> **Exercise aim**
Count the lines of the data below that contain the word "pink", and reply with the number alone.

> **Records supplied**
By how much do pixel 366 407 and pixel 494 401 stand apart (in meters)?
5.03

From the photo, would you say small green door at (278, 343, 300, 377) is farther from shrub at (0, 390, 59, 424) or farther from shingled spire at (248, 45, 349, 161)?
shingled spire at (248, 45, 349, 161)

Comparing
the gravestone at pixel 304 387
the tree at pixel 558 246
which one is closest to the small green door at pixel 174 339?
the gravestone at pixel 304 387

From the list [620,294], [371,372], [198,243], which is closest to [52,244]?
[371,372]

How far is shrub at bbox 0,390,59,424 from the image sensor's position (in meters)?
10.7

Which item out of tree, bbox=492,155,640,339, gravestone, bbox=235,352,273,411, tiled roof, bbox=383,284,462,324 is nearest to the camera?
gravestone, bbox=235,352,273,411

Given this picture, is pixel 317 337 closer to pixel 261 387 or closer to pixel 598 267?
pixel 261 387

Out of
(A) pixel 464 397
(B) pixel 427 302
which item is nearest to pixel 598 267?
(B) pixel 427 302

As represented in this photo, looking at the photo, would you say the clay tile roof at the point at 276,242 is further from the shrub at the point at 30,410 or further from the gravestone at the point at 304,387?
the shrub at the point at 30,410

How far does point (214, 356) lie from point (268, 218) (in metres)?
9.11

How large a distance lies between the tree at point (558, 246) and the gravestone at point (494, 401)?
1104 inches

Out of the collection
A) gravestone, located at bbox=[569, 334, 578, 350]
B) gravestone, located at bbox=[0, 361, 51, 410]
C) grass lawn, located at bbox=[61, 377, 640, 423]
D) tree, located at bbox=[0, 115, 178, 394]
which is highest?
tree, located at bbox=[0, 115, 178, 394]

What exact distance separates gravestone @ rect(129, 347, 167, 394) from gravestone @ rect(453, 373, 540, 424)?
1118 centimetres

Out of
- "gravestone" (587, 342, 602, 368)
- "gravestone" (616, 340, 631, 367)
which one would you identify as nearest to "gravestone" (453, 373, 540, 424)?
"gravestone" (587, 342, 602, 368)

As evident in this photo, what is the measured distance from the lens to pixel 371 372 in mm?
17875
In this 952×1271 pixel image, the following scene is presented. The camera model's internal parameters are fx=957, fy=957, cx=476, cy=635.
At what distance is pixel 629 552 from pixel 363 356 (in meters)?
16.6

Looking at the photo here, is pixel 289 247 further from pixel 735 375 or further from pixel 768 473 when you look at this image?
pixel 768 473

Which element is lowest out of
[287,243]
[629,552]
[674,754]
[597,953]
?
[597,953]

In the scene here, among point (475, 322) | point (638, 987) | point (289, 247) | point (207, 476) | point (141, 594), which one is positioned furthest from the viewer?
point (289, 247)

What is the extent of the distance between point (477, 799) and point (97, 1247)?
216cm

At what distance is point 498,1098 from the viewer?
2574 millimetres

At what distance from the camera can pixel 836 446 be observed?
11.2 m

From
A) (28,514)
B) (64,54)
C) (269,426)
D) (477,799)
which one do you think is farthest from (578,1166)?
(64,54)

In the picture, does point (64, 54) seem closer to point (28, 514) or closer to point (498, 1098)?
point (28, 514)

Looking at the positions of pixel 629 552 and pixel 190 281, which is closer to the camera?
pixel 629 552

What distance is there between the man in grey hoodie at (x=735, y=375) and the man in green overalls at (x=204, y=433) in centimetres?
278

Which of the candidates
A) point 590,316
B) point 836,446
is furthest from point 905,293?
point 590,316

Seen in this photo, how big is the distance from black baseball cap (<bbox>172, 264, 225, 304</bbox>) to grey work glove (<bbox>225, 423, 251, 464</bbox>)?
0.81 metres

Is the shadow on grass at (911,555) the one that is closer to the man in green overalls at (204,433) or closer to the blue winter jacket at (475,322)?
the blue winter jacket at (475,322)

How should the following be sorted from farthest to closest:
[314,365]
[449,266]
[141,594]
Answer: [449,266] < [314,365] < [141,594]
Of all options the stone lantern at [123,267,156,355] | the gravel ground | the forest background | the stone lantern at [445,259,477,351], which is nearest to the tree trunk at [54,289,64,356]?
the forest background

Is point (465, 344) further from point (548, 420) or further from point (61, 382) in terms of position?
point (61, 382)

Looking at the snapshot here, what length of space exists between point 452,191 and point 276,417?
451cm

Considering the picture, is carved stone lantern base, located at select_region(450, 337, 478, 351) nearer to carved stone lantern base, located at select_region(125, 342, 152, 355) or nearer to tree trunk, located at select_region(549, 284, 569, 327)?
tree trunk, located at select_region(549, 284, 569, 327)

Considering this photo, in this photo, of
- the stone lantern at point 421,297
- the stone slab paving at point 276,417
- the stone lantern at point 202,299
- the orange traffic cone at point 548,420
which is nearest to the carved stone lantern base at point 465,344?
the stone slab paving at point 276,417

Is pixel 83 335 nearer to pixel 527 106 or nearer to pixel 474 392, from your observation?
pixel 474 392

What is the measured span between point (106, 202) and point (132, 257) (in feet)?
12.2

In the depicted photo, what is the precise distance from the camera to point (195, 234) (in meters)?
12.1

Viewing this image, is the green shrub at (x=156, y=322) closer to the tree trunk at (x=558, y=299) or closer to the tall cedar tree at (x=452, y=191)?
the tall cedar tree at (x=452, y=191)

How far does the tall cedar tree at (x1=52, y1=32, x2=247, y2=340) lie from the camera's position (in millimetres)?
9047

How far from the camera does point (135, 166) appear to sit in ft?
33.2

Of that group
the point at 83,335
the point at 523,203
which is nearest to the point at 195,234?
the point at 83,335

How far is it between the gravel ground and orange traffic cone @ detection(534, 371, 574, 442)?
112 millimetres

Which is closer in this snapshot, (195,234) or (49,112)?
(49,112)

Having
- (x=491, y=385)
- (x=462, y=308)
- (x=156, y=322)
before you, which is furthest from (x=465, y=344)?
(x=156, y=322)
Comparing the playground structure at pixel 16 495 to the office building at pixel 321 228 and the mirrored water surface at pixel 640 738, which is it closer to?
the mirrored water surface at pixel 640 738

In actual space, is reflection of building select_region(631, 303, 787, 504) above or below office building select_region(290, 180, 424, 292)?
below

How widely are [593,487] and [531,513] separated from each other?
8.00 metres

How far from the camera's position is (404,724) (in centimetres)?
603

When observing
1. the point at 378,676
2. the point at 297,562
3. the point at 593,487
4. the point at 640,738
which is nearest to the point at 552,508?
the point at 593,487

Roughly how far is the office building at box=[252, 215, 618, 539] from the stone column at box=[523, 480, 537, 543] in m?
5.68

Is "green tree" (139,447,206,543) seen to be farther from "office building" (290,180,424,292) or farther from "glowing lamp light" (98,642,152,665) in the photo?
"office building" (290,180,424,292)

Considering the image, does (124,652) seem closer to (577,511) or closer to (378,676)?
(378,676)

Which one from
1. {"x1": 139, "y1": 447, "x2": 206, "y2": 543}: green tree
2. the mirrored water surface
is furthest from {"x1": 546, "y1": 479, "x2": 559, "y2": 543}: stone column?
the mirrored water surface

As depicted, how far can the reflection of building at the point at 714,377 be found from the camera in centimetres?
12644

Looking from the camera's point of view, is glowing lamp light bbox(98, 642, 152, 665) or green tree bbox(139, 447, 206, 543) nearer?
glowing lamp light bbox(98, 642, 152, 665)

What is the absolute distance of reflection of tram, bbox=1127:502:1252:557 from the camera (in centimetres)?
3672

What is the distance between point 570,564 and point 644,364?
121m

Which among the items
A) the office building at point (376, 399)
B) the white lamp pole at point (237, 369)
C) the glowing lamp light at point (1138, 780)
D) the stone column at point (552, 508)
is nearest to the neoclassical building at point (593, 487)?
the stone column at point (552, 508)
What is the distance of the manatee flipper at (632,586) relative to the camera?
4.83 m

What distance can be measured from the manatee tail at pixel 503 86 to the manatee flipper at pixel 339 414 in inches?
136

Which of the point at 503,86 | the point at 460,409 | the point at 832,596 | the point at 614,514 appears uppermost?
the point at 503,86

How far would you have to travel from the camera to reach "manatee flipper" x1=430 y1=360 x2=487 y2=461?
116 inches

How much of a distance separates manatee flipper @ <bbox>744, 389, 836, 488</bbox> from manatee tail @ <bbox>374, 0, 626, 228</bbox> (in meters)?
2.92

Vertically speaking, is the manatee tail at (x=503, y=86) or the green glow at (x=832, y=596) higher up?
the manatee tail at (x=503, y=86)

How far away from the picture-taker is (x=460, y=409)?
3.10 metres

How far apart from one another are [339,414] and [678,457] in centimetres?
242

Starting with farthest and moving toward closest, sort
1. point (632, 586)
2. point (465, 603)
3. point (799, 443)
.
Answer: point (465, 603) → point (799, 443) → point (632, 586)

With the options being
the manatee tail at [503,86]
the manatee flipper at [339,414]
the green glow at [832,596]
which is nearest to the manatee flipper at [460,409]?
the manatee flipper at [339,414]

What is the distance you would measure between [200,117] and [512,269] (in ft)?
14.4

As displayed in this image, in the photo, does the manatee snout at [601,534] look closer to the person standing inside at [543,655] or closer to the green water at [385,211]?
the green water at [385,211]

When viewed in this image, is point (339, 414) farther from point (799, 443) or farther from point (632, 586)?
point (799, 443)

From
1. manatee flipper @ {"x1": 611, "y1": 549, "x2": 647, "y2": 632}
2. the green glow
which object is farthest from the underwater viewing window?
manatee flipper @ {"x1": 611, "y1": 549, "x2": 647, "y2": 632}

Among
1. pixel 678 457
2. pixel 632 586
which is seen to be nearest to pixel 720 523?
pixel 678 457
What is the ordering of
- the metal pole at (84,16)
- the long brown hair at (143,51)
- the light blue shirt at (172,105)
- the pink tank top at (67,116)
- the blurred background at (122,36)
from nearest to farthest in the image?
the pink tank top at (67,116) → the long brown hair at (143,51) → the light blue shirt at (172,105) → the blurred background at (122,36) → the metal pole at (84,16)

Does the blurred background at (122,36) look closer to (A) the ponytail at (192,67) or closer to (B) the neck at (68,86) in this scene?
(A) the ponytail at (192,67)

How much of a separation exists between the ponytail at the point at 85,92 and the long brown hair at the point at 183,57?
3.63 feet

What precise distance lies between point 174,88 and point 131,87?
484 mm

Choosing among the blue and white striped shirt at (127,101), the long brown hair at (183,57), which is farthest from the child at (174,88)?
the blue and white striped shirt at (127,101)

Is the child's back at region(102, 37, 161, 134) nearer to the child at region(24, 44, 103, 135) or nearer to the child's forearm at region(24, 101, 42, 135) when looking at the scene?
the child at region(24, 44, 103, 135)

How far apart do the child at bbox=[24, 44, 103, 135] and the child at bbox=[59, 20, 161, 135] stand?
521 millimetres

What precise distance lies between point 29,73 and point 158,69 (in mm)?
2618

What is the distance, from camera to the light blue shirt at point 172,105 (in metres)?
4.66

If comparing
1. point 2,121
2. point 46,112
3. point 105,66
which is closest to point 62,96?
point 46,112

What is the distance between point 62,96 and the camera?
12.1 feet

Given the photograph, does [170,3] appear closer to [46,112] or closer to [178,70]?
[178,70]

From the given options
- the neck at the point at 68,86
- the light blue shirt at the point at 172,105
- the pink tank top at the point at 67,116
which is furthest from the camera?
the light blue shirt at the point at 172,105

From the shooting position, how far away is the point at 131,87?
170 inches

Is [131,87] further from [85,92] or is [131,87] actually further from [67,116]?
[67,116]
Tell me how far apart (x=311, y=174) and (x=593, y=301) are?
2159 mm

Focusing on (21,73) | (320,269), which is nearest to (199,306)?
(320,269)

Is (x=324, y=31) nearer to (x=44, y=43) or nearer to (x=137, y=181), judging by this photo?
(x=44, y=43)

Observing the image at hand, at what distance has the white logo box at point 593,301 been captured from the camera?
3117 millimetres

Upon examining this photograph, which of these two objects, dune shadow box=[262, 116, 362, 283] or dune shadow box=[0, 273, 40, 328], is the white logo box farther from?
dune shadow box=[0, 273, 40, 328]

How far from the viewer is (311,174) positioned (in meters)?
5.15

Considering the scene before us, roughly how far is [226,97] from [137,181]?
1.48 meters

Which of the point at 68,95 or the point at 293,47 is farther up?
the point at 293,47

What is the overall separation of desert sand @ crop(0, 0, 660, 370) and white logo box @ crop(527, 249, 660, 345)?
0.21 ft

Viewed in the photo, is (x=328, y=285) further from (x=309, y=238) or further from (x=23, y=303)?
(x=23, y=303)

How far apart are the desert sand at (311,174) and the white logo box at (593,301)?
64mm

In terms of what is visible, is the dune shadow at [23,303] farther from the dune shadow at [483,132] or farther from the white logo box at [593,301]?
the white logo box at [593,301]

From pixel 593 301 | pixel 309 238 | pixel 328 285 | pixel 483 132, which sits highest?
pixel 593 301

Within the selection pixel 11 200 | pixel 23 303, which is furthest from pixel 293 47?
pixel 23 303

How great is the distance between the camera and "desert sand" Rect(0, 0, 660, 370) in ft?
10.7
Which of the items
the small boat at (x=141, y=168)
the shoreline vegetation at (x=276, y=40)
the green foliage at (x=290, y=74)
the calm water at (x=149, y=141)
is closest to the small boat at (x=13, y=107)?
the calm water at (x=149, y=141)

> **Solution to the exercise**
3